LBL-EESA / TECA

TECA, theToolkit for Extreme Climate Analysis, contains a collection of climate anlysis algorithms targetted at extreme event detection and analysis.
Other
54 stars 21 forks source link

Runtime setting of the MPI communicator? #183

Closed taobrienlbl closed 5 years ago

taobrienlbl commented 5 years ago

TECA currently assumes that the MPI communicator is MPI_COMM_WORLD (see below output of grep -r MPI_COMM_WORLD in 3c0304c). It could be useful if this were generalized. This issue is meant to be a starting point for discussing whether we should do this and, if so, how.

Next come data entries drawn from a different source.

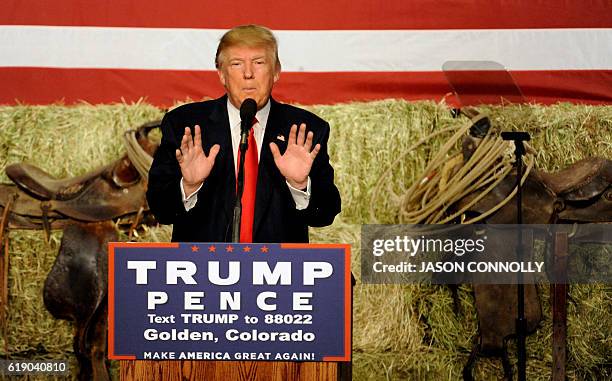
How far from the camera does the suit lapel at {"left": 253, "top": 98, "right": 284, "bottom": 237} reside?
135 inches

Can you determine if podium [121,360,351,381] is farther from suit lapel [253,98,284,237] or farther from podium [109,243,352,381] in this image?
suit lapel [253,98,284,237]

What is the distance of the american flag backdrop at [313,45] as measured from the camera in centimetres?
481

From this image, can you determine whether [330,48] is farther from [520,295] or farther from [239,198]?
[239,198]

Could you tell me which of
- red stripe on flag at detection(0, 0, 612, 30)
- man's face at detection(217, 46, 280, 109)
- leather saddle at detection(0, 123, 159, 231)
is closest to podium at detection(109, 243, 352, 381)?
man's face at detection(217, 46, 280, 109)

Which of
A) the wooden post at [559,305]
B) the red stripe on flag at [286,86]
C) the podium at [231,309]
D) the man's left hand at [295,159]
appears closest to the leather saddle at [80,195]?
the red stripe on flag at [286,86]

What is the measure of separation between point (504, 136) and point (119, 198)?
2.01 metres

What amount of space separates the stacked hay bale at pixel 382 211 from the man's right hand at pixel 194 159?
4.94 ft

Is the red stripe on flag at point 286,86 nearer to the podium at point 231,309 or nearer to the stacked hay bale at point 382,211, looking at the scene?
the stacked hay bale at point 382,211

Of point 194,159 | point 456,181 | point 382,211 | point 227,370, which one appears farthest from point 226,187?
point 456,181

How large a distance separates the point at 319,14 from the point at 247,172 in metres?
1.70

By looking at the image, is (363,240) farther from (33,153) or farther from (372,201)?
(33,153)

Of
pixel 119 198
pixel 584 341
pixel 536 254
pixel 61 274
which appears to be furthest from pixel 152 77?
pixel 584 341

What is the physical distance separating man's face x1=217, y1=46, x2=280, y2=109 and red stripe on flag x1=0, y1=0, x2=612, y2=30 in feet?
4.47

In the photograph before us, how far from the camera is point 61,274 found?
4.61 m
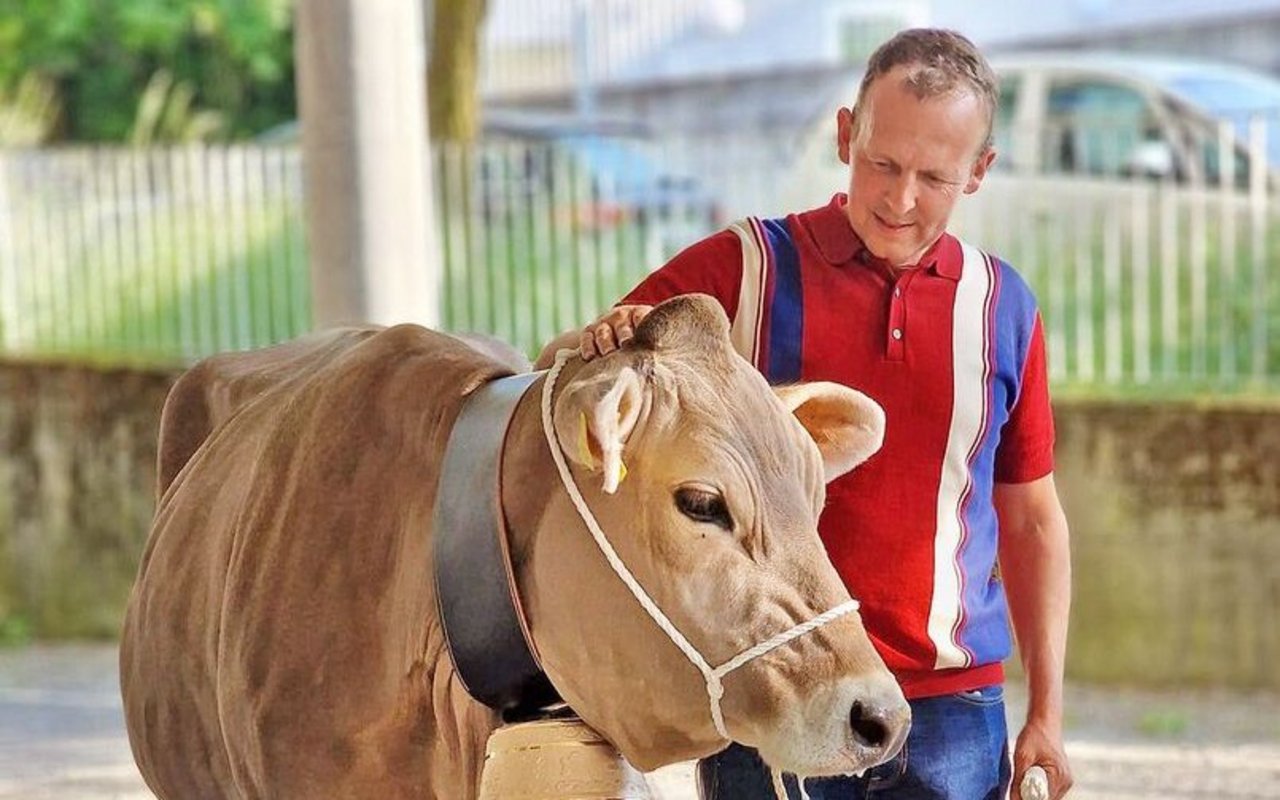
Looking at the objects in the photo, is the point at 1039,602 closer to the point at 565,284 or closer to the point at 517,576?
the point at 517,576

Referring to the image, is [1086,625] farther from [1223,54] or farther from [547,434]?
[1223,54]

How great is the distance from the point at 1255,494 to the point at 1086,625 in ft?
2.82

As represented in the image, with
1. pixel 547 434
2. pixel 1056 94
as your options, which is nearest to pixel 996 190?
pixel 1056 94

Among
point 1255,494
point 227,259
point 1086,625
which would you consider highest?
point 227,259

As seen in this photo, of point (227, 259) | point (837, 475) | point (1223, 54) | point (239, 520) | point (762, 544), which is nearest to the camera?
point (762, 544)

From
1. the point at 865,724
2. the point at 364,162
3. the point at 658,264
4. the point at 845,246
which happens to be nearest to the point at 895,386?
the point at 845,246

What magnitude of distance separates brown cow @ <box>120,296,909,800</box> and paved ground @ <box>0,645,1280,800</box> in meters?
2.82

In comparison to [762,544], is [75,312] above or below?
below

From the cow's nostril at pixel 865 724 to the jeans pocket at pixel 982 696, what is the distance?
30.0 inches

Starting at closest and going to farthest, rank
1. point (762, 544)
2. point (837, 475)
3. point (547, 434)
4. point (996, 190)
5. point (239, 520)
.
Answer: point (762, 544) → point (547, 434) → point (837, 475) → point (239, 520) → point (996, 190)

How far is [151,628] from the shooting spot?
4023mm

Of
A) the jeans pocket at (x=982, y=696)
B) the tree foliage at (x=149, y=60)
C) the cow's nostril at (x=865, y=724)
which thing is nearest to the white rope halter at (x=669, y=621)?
the cow's nostril at (x=865, y=724)

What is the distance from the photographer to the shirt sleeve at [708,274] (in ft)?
10.8

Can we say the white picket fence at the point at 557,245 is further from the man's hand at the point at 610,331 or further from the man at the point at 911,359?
the man's hand at the point at 610,331
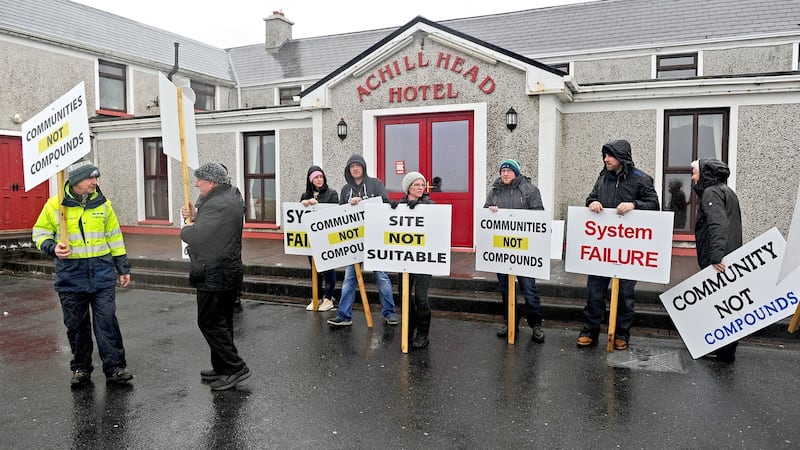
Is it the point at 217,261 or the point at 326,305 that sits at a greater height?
the point at 217,261

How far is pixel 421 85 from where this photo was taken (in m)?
9.68

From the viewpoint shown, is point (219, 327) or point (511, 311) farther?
point (511, 311)

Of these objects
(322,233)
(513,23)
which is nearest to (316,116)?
(322,233)

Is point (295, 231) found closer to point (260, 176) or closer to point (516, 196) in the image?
point (516, 196)

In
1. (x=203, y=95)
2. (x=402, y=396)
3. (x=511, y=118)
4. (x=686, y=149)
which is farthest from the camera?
(x=203, y=95)

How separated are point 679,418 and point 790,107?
693cm

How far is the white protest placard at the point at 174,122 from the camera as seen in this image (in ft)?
16.1

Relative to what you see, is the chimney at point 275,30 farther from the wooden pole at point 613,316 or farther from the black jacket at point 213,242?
the wooden pole at point 613,316

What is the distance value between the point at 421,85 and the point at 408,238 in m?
4.88

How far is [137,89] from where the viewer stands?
629 inches

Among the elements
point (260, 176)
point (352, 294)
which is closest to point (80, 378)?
point (352, 294)

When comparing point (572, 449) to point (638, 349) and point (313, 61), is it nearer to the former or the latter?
point (638, 349)

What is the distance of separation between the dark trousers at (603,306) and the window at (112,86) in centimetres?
1446

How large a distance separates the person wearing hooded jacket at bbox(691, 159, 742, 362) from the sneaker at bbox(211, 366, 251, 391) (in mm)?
4231
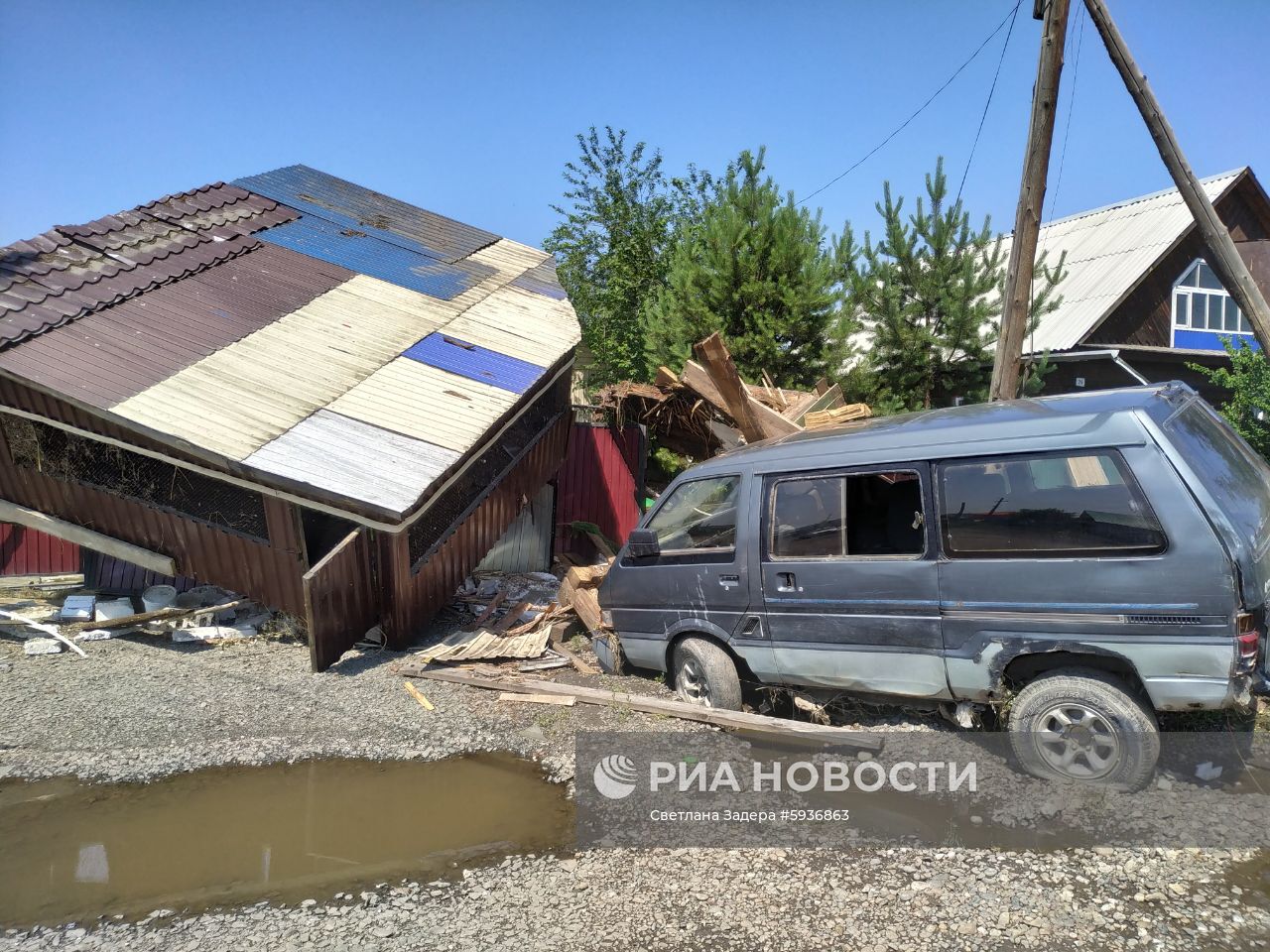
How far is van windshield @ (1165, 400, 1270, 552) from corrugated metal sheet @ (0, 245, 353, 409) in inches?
328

For the the training phase of the Bayesian AR detector, the Markov Chain Monte Carlo (MCMC) algorithm that we use emcee, which also uses MPI for parallelization. This is the phase that generates the set of AR detector parameters that the AR detector will then apply in parallel to output data (as in #146). The MCMC algorithm will need to run TECA over a large set of timesteps once for each test parameter. (Note: for the training phase of the detector, TECA has to be run with only one parameter setting at a time, unlike the run phase, where TECA will need to run on an ensemble of parameters simultaneously; so TECA's parallelism in this phase can only be in the time dimension.) It would be convenient if both the MCMC algorithm and TECA could both make use of MPI simultaneously.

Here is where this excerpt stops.